2. Advantages and Disadvantages of Powder Injection Molding (MIM) Advantages

1) Advantages

• High material utilization rate (close to 100%): The "near-net-shape" feature enables the parts to closely resemble the final product, requiring only a small amount of subsequent processing, with a waste rate of less than 5%. This is particularly suitable for cost control of precious metals and rare alloys (such as titanium alloys, stainless steel).

• Adapted for mass production of complex parts: Once the mold development is completed, the injection molding - degreasing - sintering process can be standardized for mass production (with a daily output of up to tens of thousands of pieces); it can form complex structures (such as multiple steps, micro-holes, hollowing, internal cavities) in one go, without the need for multiple processes to be joined together.

• High dimensional accuracy and good consistency: The dimensional tolerance after sintering is usually within ±0.1% to ±0.5% (adjustable according to the part size), and the dimensional and performance consistency of the parts in mass production is better than that of mechanical processing (reducing human operational errors).
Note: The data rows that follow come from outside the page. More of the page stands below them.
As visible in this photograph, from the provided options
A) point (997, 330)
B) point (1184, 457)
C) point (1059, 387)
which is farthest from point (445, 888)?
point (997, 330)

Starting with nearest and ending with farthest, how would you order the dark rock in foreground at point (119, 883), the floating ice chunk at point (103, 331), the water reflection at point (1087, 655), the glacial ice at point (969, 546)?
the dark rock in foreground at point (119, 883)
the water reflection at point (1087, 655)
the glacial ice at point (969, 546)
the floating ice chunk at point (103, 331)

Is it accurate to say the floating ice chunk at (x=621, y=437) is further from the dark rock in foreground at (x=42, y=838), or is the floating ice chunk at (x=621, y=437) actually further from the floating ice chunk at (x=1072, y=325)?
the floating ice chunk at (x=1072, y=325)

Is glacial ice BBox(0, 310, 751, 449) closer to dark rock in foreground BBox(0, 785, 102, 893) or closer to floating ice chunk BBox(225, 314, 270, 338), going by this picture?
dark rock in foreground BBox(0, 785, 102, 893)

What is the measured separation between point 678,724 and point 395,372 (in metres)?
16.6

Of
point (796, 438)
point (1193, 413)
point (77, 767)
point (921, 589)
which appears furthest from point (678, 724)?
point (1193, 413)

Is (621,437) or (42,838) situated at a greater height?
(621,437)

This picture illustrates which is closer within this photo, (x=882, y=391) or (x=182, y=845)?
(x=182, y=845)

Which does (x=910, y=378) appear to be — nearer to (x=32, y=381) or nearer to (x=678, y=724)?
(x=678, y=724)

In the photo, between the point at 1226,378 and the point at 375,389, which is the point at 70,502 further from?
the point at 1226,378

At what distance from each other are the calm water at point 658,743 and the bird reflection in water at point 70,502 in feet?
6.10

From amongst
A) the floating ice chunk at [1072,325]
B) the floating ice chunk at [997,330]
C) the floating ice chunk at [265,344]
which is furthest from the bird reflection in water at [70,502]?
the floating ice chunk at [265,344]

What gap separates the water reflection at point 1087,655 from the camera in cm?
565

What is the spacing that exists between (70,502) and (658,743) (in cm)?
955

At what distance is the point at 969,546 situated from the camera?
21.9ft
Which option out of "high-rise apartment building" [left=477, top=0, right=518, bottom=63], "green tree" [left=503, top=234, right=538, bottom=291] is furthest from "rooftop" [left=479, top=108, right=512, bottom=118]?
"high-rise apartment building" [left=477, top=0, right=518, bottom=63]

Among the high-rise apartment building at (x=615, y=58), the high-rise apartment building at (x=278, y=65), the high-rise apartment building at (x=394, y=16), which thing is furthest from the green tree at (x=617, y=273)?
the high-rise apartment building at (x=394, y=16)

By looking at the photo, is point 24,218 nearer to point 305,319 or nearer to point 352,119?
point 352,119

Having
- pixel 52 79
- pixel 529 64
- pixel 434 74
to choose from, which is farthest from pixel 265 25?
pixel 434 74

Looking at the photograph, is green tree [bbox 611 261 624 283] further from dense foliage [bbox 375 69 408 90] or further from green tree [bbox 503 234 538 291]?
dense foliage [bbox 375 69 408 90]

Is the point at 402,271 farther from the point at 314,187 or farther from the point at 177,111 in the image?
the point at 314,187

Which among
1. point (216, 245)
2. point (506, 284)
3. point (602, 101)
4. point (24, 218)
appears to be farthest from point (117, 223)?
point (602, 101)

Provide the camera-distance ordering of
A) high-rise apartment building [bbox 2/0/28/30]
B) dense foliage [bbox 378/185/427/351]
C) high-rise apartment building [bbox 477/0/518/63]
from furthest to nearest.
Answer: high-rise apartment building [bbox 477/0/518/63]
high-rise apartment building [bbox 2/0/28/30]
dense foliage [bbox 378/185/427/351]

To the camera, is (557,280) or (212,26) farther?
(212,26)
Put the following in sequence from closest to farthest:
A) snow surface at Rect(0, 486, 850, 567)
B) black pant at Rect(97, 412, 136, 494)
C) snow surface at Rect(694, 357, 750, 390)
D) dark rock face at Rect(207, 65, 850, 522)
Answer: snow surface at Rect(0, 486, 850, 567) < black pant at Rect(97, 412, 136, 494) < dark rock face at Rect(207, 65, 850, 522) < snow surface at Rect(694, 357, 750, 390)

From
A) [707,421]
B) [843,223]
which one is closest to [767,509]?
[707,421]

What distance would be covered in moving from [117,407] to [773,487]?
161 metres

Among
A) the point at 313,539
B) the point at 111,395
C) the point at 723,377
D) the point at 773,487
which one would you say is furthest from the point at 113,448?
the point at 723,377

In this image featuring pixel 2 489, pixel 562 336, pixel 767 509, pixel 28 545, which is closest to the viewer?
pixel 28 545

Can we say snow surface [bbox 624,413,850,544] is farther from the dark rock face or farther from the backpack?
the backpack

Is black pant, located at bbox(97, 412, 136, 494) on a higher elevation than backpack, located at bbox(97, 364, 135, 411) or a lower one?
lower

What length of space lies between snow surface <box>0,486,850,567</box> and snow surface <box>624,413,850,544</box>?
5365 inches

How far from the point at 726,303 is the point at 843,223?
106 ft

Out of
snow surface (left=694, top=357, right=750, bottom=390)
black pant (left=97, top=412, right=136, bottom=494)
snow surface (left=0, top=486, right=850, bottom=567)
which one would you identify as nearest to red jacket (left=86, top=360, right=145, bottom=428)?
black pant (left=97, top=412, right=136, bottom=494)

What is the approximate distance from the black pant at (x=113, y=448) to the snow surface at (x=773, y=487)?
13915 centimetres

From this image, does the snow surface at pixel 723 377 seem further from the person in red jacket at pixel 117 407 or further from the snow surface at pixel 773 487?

• Enable multiple material composite molding: It can mix different components of powders, or achieve "two-color/multi-color" composite during injection molding (such as the combination of hard and soft alloys), expanding the function of the parts (such as a wear-resistant head + a ductile matrix).

2)Disadvantages

• High mold cost and large initial investment: MIM molds need to be compatible with injection molding machines and must consider the sintering shrinkage rate (usually 3%-20%). The mold design and manufacturing process is long (1-3 months) and costly (ranging from tens of thousands to hundreds of thousands of yuan), making it unsuitable for small batch (<10,000 pieces) production.

• Material selection is limited: It is only applicable to powdered raw materials (such as stainless steel, iron-based alloys, ceramics). It is difficult to sinter densify high-hardness and high-toughness materials (such as certain high-speed steels), and there are a few pores in the sintered parts (the density is usually 95%-99% of the theoretical density), with mechanical properties slightly lower than forged parts / machined parts.

• Complex process flow and strict parameter control: It requires multiple steps such as "feeding preparation - injection - degreasing - sintering", and each step's parameters (such as injection temperature, degreasing speed, sintering atmosphere) will affect the quality of the parts (improper degreasing can cause cracking, and deviation in sintering temperature can lead to dimensional deviations). High production management requirements are also necessary.

• Part size is limited: It is restricted by the tonnage of the injection molding machine and the size of the sintering furnace. MIM is suitable for small and medium-sized parts (usually weighing <500g and maximum size <200mm), and the sintering uniformity of large parts is difficult to guarantee.

III. Comparison Chart of Core Indicators between Mechanical Processing and MIM Technology

IV. Process Selection Suggestions

1. Prioritize scenarios for mechanical processing:

   o The parts are in small batches (<1000 pieces) or have customized requirements (such as samples, spare parts);

   o High precision (tolerance <±0.01mm) or surface quality (Ra <0.8μm) is required;

   o The materials are of high hardness and non-sinterable types (such as high-speed steel, hard alloy tools);

   o The part sizes are large (weight > 500g, size > 200mm).

2. Prioritize scenarios for powder injection molding (MIM):

   o The parts are for mass production (>10,000 pieces) and have complex structures (multiple steps, micropores, internal cavities);

   o The materials are precious metals or rare alloys (such as titanium alloys, stainless steel), and cost control is required;

   o The part sizes are small (weight < 500g), and high consistency is required (such as batch electronic components);

   o Composite materials or special functions (such as wear resistance + toughness combination) are needed.